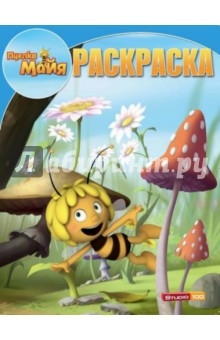 Волшебная раскраска. Пчелка Майя (№14009)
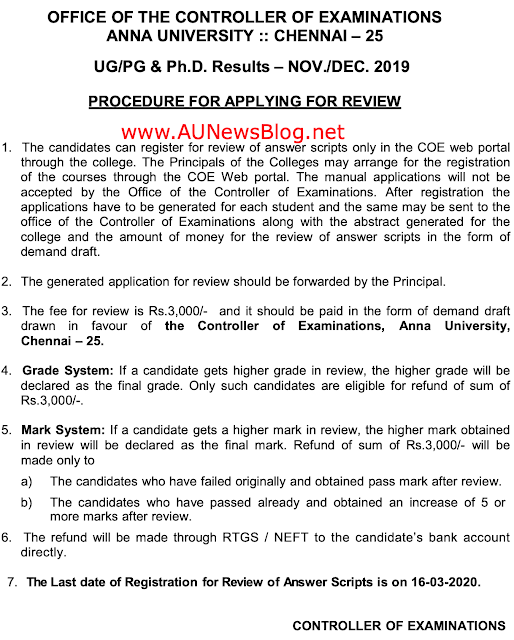 Anna University Nov Dec 2019 Review Apply Procedure & Last Date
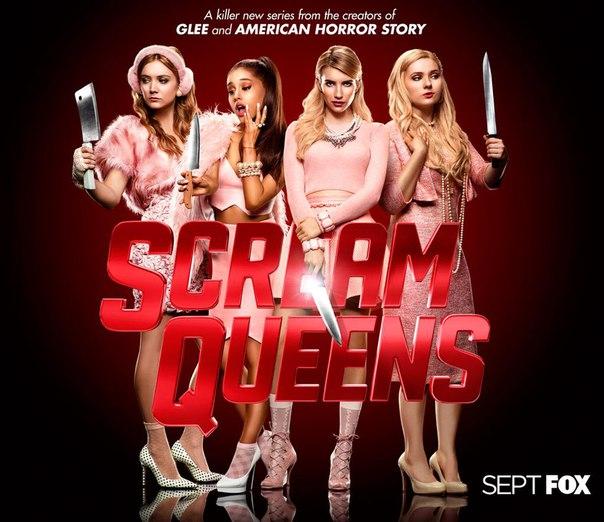 Сериал Крик Scream смотреть онлайн бесплатно!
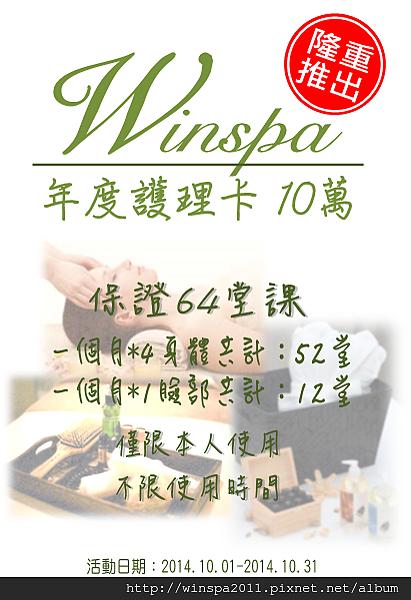 WIN SPA 2014.10特惠活動(年度)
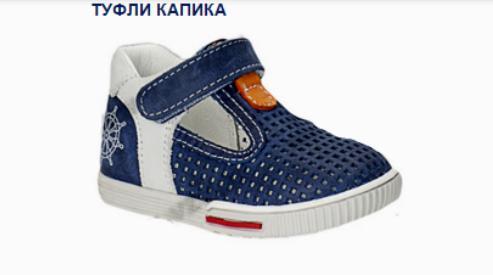 Детская обувь Kapika оптом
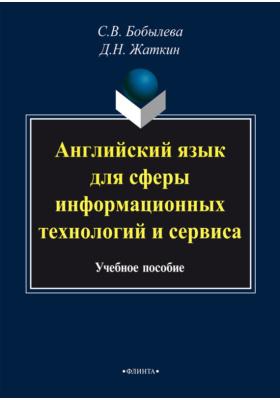 Английский язык для сферы информационных технологий и сервиса. Учебное пособие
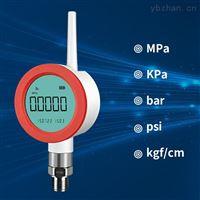 NB-iot壓力變送器 液壓傳感器 消防栓壓力表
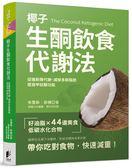 (二手書)椰子生酮飲食代謝法:促進新陳代謝、提高甲狀腺功能、減掉多餘脂肪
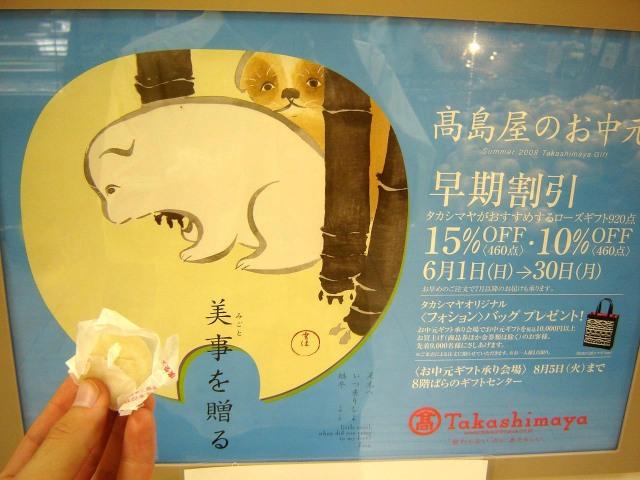 2Fukuoka - Takashimaya Ad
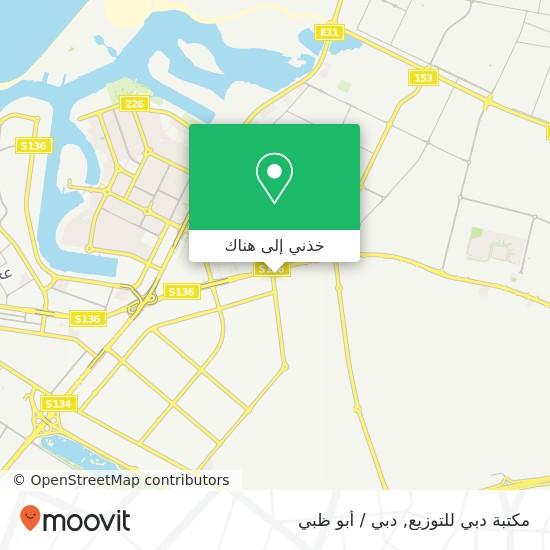 خريطة مكتبة دبي للتوزيع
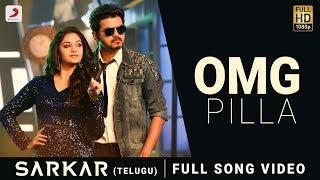Sarkar Telugu - OMG Pilla Song Video | Thalapathy Vijay, Keerthy Suresh | A .R. Rahman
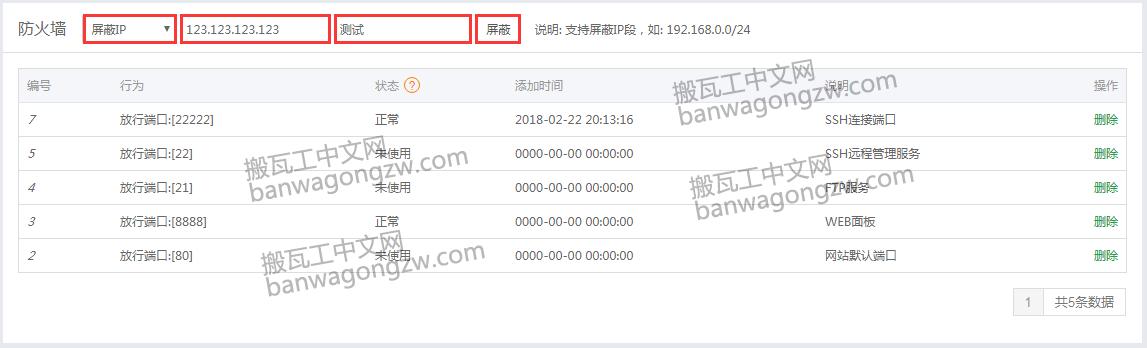 宝塔面板放行和屏蔽指定端口或 IP 地址教程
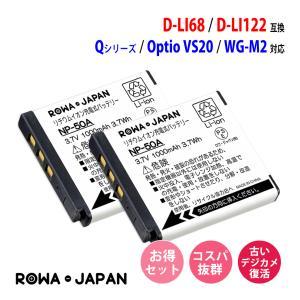 【ロワジャパンPSEマーク付】【2個セット】 PENTAX ペンタックス Optio A36 S10 S12 S20 Q7 の D-LI122 互換 バッテリー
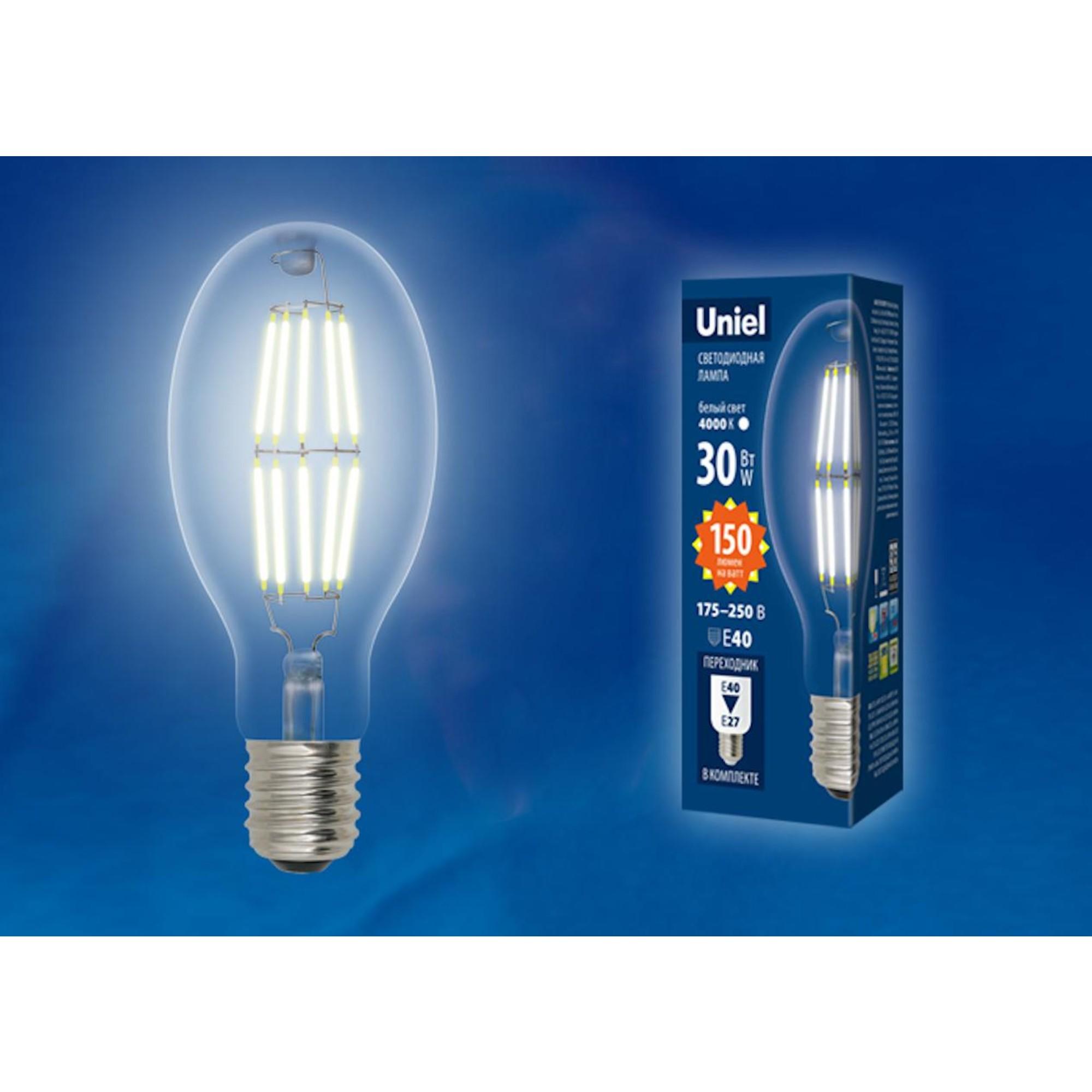 Лампа Volpe светодиодная E40 30 Вт нейтральный свет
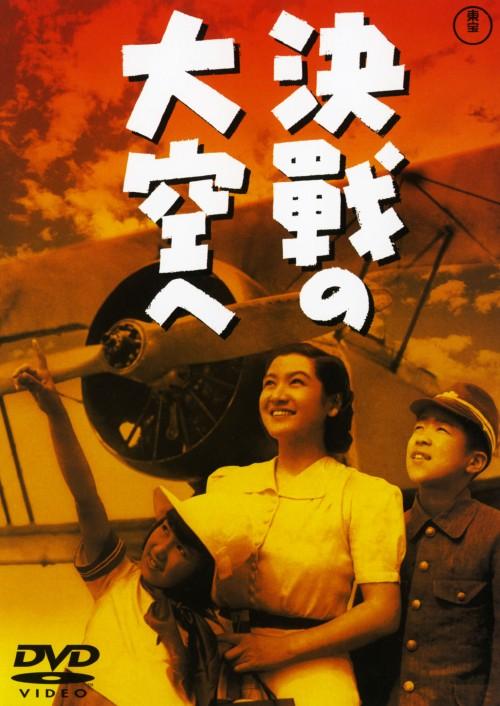【中古】決戦の大空へ 【DVD】/高田稔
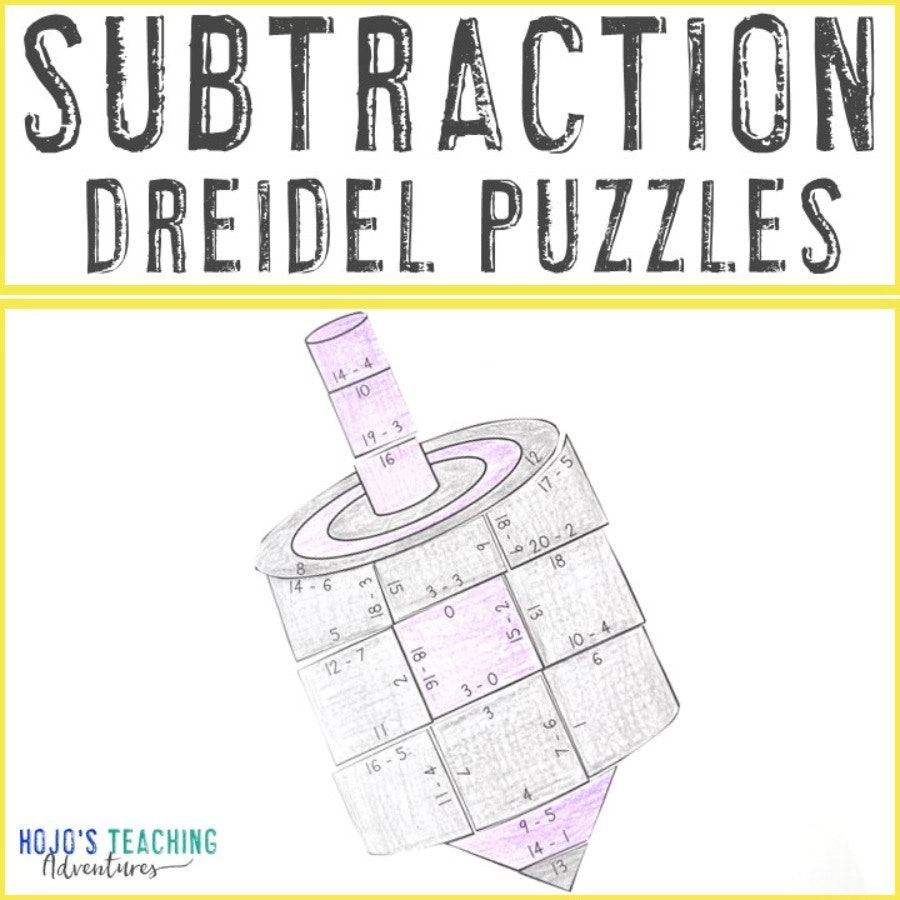 SUBTRACTION Dreidel Puzzles for 1st, 2nd, or 3rd Grade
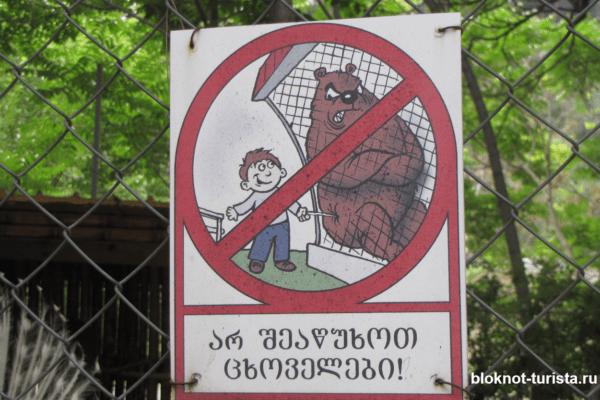 Табличка в зоопарке Тблиси на грузинском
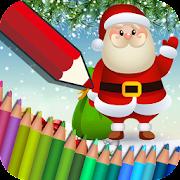 Kids Coloring & Drawing Book - Free Kids Game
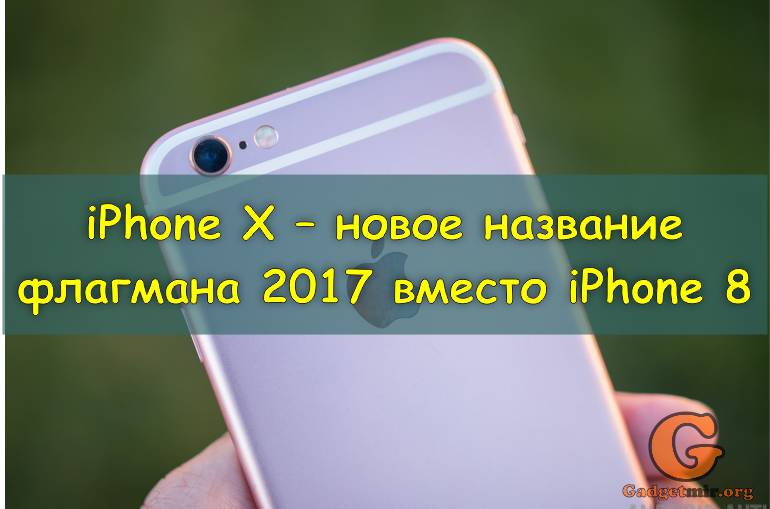iPhone 8, iPhone X, Apple , гаджет, смартфон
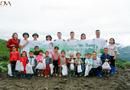 Xã hội - Tập Đoàn Dova chính thức khởi công xây dựng trường học tình thương Bó Khiếu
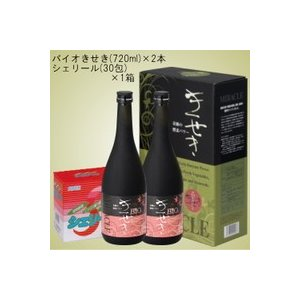 酵素飲料 酵素ドリンク バイオきせき 720ml2本セット ...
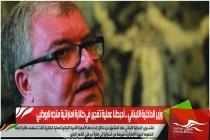 وزير الداخلية اللبناني .. أحبطنا عملية تفجير في طائرة اماراتية متجه لابوظبي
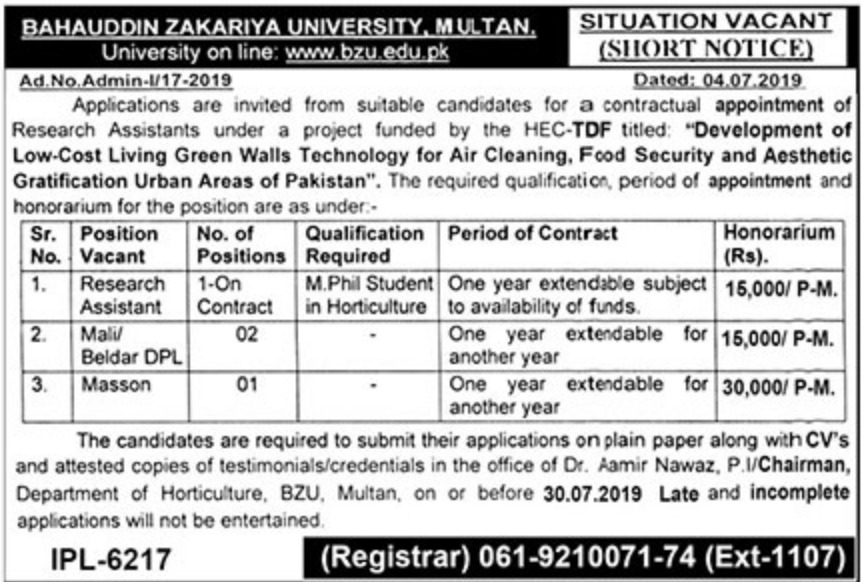 Bahauddin Zakariya University Bahauddin Zakariya University BZU Multan Jobs 2019ZU Multan Jobs 2019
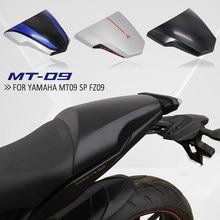 Yeni motosiklet arka koltuk kılıfı koltuk kukuletası YAMAHA MT-09 MT09 2017 2018 2019 2020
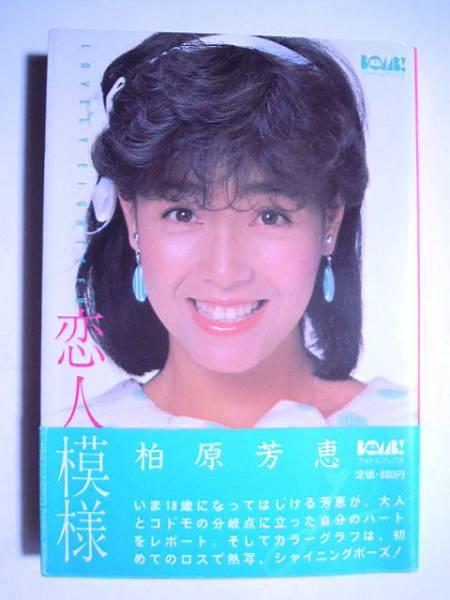 柏原芳恵 恋人模様LOVELY EIGHTEEN(帯付き)ボムBOMB!アイドルブックス'83アイドル巨乳水着,楽譜掲載,自筆エッセイ,中島みゆき コンサートグッズの画像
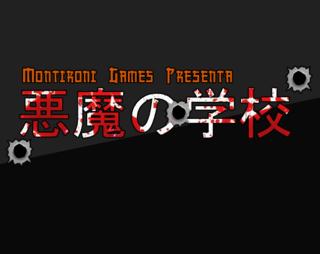 Играть Akuma No Gakko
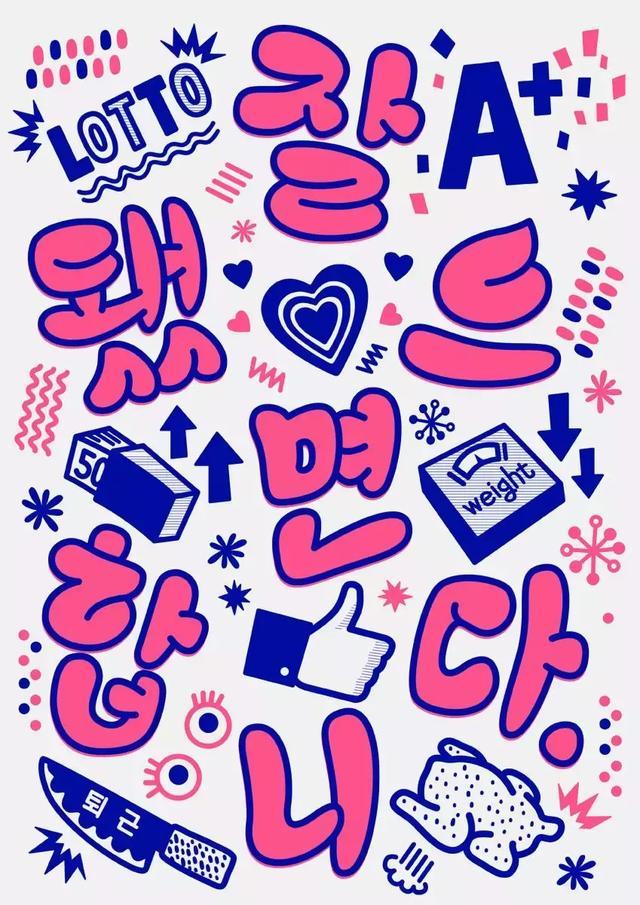 你不了解的韓國文字設計 - 每日頭條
|---|
• _TASK INSTRUCTIONS_
Copy exactly the lines from the line containing "SUBTRACTION Dreidel Puzzles" through the last line of the records, both included, and omit every picture.

• _THE COMPLETED TASK_
 SUBTRACTION Dreidel Puzzles for 1st, 2nd, or 3rd Grade
 Табличка в зоопарке Тблиси на грузинском
 Kids Coloring & Drawing Book - Free Kids Game
iPhone 8, iPhone X, Apple , гаджет, смартфон
 Xã hội - Tập Đoàn Dova chính thức khởi công xây dựng trường học tình thương Bó Khiếu
 酵素飲料 酵素ドリンク バイオきせき 720ml2本セット ...
 وزير الداخلية اللبناني .. أحبطنا عملية تفجير في طائرة اماراتية متجه لابوظبي
 Bahauddin Zakariya University Bahauddin Zakariya University BZU Multan Jobs 2019ZU Multan Jobs 2019
 Yeni motosiklet arka koltuk kılıfı koltuk kukuletası YAMAHA MT-09 MT09 2017 2018 2019 2020
 柏原芳恵 恋人模様LOVELY EIGHTEEN(帯付き)ボムBOMB!アイドルブックス'83アイドル巨乳水着,楽譜掲載,自筆エッセイ,中島みゆき コンサートグッズの画像
 Играть Akuma No Gakko
 你不了解的韓國文字設計 - 每日頭條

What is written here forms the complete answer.